━━━ Extract provided ━━━

Characterization of Surface Defects on EXFEL Series and ILC-Higrade Cavities

cavity, niobium, laser, radiation

281

A. Navitski, E. Elsen, V. Myronenko, J. Schaffran, O. Turkot
DESY, Hamburg, Germany
Y. Tamashevich
University of Hamburg, Institut für Experimentalphysik, Hamburg, Germany

Funding: BMBF project 05H12GU9, Alexander von Humboldt Foundation, CRISP (No. 283745) and ”Construction of New Infrastructures-Preparatory Phase” ILC-HiGrade (No. 206711) of the EU 7th FP7/2007-2013 Programme.

━━━

Your task -> Write the next part of the paper header on surface defects in EXFEL series and ILC-HiGrade cavities, picking up right after its funding line.

━━━ Given data ━━━

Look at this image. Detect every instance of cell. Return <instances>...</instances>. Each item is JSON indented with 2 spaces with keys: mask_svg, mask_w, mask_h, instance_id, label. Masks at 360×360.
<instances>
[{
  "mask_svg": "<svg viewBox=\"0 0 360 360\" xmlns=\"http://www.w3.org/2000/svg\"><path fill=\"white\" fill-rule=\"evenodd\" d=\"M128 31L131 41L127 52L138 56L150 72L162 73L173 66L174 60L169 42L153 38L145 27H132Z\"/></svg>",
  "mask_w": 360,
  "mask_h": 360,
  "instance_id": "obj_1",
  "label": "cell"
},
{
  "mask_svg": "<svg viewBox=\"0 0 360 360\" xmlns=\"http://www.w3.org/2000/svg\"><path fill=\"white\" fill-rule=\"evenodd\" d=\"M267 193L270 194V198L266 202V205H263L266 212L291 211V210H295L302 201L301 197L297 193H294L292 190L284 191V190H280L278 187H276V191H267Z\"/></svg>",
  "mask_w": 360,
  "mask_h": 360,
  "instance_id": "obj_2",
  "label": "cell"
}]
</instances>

━━━

Response to the exercise ->
Inspection of the inner cavity surface by an optical system is an inexpensive and useful means for surface control and identification of critical or suspicious features. Optical inspection of around 100 EXFEL series and ILC-HiGrade cavities has been performed recently using the high-resolution OBACHT system. It is a semi-automated tool based on the Kyoto camera. To gain information about the 3D topography of surface features or defects, a replica technique has been applied additionally. This is a non-destructive surface-study method reaching resolution down to 1 μm by imprinting the details of the surface onto a hardened rubber. The footprint is subsequently investigated with a microscope or profilometer. Based on these studies, several defects on the surface have been found and classified. Most of the cavity failures leading e.g. to field limitations below 20 MV/m have been identified and corresponding feedback given to the production cycle. Typical surface features and defects as well as their influence on the cavity performance will be presented and discussed.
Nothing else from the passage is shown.